▶ WHAT YOU NEED TO DO
Tally the lines in the material below that contain the string "face". Reply with the number only.

▶ EXERCISE INPUT
>>>
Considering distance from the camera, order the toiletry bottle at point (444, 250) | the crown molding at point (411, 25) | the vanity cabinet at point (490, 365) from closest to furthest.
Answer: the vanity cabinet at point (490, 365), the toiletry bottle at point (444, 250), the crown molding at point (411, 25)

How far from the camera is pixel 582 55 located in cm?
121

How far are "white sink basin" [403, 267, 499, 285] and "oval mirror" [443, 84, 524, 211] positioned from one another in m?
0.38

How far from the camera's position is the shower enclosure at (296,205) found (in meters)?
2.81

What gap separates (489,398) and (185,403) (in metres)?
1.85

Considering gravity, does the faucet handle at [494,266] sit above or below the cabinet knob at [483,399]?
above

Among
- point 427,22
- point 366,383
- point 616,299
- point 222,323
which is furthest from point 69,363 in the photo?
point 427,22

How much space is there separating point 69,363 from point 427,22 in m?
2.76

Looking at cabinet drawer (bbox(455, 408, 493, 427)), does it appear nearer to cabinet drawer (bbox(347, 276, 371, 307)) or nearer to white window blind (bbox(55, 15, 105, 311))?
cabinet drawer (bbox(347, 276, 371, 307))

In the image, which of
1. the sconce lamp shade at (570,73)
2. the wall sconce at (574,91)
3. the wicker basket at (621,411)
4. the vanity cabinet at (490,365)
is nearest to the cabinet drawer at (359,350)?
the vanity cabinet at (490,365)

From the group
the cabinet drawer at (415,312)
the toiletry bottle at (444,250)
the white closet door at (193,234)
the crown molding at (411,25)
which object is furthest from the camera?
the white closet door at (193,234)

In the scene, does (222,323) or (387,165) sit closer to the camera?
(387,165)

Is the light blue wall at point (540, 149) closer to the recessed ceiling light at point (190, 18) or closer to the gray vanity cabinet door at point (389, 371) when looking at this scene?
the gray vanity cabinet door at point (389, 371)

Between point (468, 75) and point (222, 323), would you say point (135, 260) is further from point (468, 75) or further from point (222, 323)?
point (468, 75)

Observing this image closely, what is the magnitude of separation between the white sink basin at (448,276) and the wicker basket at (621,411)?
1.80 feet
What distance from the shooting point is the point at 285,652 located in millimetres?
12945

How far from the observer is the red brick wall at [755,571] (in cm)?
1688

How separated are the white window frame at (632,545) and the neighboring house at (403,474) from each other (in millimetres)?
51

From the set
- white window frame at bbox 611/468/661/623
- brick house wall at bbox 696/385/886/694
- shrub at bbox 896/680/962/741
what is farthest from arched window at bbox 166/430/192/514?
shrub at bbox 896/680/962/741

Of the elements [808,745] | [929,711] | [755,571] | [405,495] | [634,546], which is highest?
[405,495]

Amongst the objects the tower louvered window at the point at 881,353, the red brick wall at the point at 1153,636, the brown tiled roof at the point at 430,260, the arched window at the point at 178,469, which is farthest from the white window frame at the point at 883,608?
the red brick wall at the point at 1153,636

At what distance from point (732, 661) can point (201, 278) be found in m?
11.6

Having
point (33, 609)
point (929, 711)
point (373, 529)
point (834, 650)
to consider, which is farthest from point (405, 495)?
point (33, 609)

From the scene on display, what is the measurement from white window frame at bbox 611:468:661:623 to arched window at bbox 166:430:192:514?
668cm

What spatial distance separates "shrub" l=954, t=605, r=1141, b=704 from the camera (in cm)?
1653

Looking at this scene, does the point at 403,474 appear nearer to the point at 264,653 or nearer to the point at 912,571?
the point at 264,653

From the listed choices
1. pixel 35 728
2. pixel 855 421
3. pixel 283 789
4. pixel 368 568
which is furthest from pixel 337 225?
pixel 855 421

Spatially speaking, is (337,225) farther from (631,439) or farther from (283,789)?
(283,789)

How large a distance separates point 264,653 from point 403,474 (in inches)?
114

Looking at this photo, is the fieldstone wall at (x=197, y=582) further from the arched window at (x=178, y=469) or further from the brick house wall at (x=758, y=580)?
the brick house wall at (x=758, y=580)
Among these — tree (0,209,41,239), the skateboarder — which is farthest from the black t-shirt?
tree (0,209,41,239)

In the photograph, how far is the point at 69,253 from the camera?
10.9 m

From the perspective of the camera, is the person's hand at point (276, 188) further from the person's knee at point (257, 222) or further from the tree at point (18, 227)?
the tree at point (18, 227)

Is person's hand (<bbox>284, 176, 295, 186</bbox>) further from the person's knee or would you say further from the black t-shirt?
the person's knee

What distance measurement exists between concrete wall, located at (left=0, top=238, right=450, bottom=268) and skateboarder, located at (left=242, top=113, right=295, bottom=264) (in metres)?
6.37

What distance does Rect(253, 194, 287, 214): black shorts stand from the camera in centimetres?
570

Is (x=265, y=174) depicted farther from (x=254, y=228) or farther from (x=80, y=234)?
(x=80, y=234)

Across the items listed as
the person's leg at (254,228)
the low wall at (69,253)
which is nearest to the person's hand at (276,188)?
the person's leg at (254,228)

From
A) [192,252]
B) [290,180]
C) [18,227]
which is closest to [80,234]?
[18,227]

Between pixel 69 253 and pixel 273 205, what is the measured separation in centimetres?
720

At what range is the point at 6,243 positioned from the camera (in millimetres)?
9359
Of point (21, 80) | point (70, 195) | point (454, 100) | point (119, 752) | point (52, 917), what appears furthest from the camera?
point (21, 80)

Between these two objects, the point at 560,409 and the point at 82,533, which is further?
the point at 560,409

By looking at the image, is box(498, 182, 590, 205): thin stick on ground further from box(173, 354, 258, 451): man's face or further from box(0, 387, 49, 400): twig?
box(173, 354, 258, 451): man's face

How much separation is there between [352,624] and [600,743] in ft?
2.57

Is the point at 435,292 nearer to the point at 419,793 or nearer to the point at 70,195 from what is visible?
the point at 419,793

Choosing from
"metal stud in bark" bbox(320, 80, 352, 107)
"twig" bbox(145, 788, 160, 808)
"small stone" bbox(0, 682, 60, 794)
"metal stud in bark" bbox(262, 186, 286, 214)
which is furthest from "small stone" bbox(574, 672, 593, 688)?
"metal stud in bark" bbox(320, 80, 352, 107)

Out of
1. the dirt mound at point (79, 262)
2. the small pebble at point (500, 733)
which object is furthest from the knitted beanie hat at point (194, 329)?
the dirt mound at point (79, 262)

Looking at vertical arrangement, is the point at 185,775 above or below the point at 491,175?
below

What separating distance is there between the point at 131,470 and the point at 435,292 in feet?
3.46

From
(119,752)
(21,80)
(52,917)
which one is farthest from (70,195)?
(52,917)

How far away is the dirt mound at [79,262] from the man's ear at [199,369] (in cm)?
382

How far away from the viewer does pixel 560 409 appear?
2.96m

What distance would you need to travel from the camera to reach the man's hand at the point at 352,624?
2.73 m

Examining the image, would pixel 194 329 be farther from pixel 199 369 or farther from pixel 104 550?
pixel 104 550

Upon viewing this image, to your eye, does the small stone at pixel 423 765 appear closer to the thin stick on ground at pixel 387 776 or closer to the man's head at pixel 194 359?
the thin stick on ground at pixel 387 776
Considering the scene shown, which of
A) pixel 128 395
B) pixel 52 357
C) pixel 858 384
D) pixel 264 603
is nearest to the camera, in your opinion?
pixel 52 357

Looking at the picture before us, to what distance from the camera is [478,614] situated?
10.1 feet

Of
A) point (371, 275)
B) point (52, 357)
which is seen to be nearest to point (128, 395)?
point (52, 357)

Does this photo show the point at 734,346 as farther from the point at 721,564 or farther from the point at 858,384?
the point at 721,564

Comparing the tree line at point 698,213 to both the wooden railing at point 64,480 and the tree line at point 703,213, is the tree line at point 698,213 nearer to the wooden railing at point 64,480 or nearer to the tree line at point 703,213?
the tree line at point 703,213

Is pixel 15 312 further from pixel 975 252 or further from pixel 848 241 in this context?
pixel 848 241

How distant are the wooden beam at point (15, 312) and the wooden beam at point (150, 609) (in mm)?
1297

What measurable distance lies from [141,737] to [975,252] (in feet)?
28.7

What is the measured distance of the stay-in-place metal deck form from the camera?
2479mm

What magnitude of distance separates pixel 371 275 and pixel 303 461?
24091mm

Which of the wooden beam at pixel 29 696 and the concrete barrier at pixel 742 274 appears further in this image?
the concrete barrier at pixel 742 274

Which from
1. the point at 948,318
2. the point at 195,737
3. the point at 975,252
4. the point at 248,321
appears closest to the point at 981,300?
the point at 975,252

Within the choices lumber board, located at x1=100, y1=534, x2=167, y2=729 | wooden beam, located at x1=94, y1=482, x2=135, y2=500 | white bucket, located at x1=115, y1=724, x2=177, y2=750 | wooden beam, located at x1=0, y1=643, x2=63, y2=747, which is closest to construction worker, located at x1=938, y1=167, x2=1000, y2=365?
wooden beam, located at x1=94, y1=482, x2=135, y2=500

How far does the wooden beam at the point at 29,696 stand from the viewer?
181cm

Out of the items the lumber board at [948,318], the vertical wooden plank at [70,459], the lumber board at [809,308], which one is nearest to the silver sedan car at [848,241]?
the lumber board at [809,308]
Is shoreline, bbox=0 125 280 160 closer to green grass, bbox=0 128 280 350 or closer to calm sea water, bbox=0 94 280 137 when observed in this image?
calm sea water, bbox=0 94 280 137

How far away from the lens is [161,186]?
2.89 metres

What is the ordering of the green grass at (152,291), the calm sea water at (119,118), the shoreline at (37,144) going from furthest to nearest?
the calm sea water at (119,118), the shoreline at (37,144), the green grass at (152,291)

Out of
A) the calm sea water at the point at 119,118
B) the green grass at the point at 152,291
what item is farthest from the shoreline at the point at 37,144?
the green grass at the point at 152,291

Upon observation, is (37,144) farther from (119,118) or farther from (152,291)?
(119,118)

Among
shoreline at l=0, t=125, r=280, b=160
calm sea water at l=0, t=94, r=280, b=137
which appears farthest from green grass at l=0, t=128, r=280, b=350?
<<<
▶ FULL RESPONSE
2